Por último, fue a verlo su padre.

—Parece que te debo una disculpa —comenzó Folkestone, dejándose caer en una silla junto a la cama. Alixe nunca había visto a su padre tan cansado. Los acontecimientos lo habían consumido tanto física como mentalmente, y la actuación de Merrick lo obligaba a extraer nuevas conclusiones. Una tarea nada fácil para el conde de Folkestone.

—Te he juzgado mal. Salvaste a mi hija la vida arriesgando la tuya, y eso es algo que no se puede pasar por alto. Si sigues dispuesto a casarte con ella, tienes mi permiso.

Merrick asintió y se incorporó ligeramente en la cama.

—Quiero casarme con ella en cuanto pueda levantarme de aquí. Estoy impaciente por comenzar mi nueva vida lo antes posible.

—Bien —su padre se puso a toser, obviamente incómodo por la emotiva situación—. Os dejaré para que solucionéis los detalles.

Merrick le sonrió a Alixe y la invitó a sentarse junto a él en la cama.

—Déjame abrazarte. Es una de las pocas cosas que puedo hacer con un brazo sano.

Alixe no le hizo esperar y se regocijó al poder estar junto a él, sobre todo después de haber estado a punto de perderlo para siempre. No habían hablado de lo sucedido en el jardín y se aventuró a sacar el tema mientras lo acariciaba alrededor del pezón.

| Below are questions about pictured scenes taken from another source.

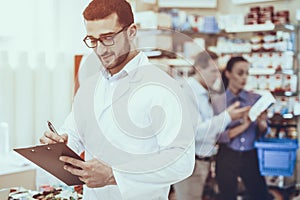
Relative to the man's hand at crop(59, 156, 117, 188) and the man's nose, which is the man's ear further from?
the man's hand at crop(59, 156, 117, 188)

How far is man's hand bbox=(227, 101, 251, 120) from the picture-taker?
134 inches

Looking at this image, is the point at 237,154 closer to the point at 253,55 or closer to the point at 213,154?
the point at 213,154

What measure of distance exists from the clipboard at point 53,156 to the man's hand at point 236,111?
6.96 ft

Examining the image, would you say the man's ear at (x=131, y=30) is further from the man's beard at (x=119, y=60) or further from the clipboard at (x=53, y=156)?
the clipboard at (x=53, y=156)

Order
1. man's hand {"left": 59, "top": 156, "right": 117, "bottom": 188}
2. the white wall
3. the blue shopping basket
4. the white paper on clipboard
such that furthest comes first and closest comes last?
the blue shopping basket
the white paper on clipboard
the white wall
man's hand {"left": 59, "top": 156, "right": 117, "bottom": 188}

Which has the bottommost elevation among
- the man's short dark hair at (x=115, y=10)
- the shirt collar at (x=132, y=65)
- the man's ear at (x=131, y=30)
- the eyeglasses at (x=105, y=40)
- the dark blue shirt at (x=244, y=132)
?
the dark blue shirt at (x=244, y=132)

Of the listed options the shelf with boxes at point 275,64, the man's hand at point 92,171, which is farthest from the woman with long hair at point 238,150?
the man's hand at point 92,171

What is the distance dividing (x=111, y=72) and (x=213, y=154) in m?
2.20

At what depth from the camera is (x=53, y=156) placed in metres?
1.36

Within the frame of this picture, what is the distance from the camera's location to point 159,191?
1.43m

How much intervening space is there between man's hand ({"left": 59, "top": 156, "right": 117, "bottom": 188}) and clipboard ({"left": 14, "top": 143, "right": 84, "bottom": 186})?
2 cm

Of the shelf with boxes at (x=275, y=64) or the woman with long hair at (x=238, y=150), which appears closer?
the woman with long hair at (x=238, y=150)

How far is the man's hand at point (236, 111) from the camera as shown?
3.40 metres

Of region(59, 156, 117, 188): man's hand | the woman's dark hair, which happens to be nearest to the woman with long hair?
the woman's dark hair
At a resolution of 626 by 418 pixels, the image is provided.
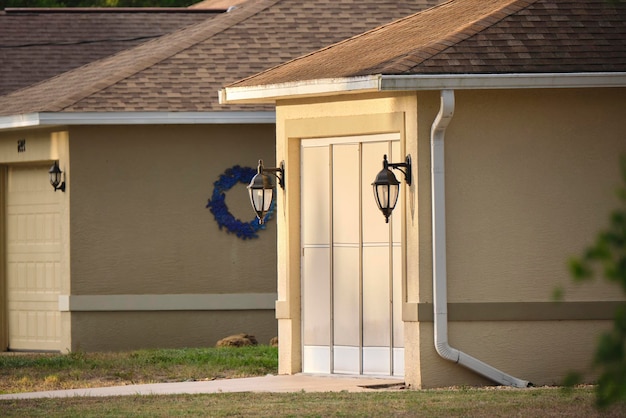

—Te has convertido en el último héroe de Londres… Todo el mundo habla sobre lo valiente que fuiste, y creo que hasta circulan unos cuantos versos por ahí. Yo estaba muerta de miedo y tú no perdiste la calma en ningún momento. Sabías lo que hacías… —hizo una pausa—. De no ser por ti, Redfield me habría matado. Estoy segura de ello. No sé qué le ocurrió aquella noche, pero sospecho que nunca estuvo muy bien de la cabeza.

Merrick la apretó con su brazo bueno.

—Yo también estaba asustado. Solo pensaba en ti, y cuando vi que estabas herida supe que eras lo único que me importaba y que debía salvarte a toda costa. Eras lo único, lo primero en mi vida por lo que merecía la pena luchar —le acarició el pelo y la miró con un brillo de sinceridad en los ojos—. Creo, Alixe Burke, que Londres se equivoca… No fui yo quien te salvó a ti. Fuiste tú quien me salvó a mí.

Alixe negó vehementemente con la cabeza.

—De eso nada. Tú me has salvado en todos los aspectos, no solo de lo que pasó en el jardín.

—Bueno… —Merrick suspiró—, en ese caso parece que estamos empatados.